Gilets jaunes, luttes de classes et implosion du politique ! Par Richard Labévière

Source : Proche & Moyen-Orient, Richard Labévière, 10-12-2018
Les émeutes urbaines – qui viennent d’enflammer Paris, Lyon, Marseille, Toulouse et d’autres préfectures et sous-préfectures de France – rappellent que la revendication d’« égalité » n’est pas morte au pays de la Révolution de 1789. Contrairement à celles de Grande Bretagne, d’Allemagne, d’Espagne et d’Italie – où les structures familiales, façonnées par la reproduction des codes aristocratiques, demeurent très hiérarchisées et inégalitaires – la mémoire française continue à cultiver l’utopie du triptyque inscrit au frontispice de ses bâtiments publics : « liberté, égalité, fraternité », avec une insistance particulière pour l’égalité…
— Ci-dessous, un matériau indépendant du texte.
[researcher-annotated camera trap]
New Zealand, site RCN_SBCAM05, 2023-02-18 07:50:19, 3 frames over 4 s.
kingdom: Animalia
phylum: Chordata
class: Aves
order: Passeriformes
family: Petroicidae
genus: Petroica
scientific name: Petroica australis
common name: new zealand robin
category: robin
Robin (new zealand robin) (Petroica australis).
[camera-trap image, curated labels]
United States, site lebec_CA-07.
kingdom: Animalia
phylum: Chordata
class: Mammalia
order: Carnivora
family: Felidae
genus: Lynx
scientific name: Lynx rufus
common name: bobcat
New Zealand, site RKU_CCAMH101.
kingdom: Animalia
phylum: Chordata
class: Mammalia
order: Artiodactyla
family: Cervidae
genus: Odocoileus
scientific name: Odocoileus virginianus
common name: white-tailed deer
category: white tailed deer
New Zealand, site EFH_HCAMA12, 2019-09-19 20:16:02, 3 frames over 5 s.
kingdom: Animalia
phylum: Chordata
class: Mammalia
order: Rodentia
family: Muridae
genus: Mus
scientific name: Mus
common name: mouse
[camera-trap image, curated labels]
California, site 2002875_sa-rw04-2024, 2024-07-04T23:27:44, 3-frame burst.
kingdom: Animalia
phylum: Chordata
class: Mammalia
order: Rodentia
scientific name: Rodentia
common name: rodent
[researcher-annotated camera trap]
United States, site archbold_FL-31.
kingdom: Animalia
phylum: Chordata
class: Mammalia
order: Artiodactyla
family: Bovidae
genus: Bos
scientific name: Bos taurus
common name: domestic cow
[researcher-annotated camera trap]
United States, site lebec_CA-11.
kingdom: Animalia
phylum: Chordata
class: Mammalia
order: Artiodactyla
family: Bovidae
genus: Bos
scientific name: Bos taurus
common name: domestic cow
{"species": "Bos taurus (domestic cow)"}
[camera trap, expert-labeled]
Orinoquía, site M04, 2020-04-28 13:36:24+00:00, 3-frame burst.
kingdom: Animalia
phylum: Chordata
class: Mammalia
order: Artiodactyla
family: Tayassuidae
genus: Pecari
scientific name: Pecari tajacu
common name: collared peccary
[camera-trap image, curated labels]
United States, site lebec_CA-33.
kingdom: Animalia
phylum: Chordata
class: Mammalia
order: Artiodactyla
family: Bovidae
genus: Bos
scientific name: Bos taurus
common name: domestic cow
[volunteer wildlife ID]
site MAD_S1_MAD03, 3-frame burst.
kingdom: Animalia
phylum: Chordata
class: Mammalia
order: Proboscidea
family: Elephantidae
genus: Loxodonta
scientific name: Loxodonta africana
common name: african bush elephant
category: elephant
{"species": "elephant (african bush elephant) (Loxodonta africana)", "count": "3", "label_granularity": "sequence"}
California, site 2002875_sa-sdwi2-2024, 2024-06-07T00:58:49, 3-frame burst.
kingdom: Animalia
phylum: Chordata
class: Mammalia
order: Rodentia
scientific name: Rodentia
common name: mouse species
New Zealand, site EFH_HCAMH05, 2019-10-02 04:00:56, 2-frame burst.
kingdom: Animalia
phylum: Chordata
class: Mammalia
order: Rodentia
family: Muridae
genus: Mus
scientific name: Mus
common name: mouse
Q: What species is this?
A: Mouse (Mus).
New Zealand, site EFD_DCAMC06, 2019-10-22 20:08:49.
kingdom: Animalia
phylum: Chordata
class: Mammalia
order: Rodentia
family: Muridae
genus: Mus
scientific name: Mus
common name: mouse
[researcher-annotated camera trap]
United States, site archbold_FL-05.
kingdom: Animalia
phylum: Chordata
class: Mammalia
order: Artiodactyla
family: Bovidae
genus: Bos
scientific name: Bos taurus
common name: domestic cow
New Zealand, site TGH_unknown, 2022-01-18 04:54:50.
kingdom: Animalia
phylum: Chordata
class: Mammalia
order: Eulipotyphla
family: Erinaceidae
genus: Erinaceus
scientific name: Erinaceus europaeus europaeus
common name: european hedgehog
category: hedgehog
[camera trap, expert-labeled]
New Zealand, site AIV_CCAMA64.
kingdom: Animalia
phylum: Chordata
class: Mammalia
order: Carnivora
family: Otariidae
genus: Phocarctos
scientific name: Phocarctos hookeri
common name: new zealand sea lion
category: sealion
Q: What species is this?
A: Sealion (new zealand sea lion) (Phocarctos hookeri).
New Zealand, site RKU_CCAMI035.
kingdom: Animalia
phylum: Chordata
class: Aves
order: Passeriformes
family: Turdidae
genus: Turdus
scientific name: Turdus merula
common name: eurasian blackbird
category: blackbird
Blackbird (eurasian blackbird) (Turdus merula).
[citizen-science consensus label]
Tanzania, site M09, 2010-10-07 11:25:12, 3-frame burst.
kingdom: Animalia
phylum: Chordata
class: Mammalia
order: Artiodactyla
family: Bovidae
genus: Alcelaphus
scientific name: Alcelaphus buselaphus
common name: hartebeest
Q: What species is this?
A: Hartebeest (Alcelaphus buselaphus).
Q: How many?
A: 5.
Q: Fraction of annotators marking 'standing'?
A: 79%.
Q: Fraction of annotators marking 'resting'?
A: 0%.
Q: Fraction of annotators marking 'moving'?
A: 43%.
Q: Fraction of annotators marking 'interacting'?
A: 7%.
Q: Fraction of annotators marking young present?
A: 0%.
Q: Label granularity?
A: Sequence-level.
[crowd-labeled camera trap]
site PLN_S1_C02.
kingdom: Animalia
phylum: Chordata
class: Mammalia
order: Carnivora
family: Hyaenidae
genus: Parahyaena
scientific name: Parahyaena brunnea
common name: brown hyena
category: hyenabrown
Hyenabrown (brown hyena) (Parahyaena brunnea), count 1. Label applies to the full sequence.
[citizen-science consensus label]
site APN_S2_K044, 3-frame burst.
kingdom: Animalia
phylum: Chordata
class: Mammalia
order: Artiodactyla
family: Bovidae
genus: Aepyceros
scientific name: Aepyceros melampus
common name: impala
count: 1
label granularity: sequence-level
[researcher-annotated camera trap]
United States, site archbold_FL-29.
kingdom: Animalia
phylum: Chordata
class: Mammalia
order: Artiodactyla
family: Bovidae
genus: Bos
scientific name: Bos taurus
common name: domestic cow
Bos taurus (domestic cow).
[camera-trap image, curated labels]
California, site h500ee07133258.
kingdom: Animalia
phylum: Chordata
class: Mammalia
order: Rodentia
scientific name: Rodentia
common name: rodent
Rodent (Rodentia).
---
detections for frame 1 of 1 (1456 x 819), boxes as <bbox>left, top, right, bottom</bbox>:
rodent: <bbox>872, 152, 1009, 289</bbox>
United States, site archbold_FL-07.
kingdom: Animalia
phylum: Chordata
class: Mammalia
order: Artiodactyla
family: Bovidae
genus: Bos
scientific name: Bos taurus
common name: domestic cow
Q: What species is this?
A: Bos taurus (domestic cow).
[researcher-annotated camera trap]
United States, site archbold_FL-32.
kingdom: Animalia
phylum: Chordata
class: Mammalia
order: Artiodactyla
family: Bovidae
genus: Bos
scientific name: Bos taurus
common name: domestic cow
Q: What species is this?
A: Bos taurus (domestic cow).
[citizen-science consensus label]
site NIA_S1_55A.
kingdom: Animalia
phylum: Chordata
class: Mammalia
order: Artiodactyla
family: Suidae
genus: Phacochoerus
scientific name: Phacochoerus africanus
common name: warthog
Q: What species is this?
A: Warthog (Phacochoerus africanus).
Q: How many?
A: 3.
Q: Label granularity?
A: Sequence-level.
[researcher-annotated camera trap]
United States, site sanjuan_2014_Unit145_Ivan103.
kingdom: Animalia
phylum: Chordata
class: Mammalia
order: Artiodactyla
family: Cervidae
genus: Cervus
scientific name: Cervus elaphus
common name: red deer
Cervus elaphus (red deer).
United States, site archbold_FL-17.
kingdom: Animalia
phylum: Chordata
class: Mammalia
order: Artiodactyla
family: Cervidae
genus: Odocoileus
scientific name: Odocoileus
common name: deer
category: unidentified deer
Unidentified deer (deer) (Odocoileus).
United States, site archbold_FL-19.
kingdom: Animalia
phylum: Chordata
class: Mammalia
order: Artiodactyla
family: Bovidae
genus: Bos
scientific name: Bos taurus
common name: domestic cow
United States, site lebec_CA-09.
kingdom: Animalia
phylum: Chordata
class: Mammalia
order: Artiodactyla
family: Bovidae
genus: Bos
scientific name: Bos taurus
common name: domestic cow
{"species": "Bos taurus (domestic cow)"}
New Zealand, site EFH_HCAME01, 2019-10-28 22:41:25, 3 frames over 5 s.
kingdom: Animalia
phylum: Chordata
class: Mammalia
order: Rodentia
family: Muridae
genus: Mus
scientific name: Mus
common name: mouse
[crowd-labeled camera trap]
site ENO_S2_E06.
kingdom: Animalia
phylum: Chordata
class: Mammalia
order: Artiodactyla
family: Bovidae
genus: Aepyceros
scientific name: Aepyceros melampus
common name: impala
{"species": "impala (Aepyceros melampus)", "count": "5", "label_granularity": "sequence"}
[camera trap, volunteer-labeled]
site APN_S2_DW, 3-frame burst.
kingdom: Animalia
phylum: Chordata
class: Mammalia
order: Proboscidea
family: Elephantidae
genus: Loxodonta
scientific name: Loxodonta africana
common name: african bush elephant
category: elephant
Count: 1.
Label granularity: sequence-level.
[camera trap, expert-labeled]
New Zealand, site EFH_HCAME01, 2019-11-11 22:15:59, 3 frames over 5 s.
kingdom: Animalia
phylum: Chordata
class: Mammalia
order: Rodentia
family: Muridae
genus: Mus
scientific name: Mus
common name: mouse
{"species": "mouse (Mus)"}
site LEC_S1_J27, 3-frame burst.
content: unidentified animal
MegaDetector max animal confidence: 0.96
La première des conséquences du mouvement des Gilets jaunes est, d’une certaine manière, de nous redonner une part d’Histoire – du sens de l’histoire -, dont Francis Fukuyama et d’autre idéologues affirmaient la fin. Oui, les Gilets jaunes nous font revivre, un peu, la France historique que l’on aime, celle de l’exception politique, sociale et culturelle, celle de la Convention nationale de Robespierre, des soldats de l’An II, des Misérables,des révolutions de 1830 et 1848, de la Commune et du Conseil national de la résistance (CNR).
Les mouvements, qui redonnent à la France ce « certain sens de l’Histoire » depuis deux mois, viennent de profondeurs liées à la lente édification nationale amorcée à partir du XIème siècle par les grands ordres monastiques. Ces révoltes ne peuvent être réduites à de simples réactions antifiscales et anti-taxes passagères, mais expriment aussi une défiance récurrente des « territoires » régionaux et périphériques face à l’urbanité centralisée des métropoles régionales et de la capitale. On revient au constat de l’opposition Paris et le désert français, dressé par le géographe Jean-François Gravier, dès… 1947. Ces dix dernières années, postes, écoles, chemins de fer, hôpitaux et, plus largement, l’ensemble des services publics ont déserté les campagnes françaises pour se replier au cœur des centres urbains.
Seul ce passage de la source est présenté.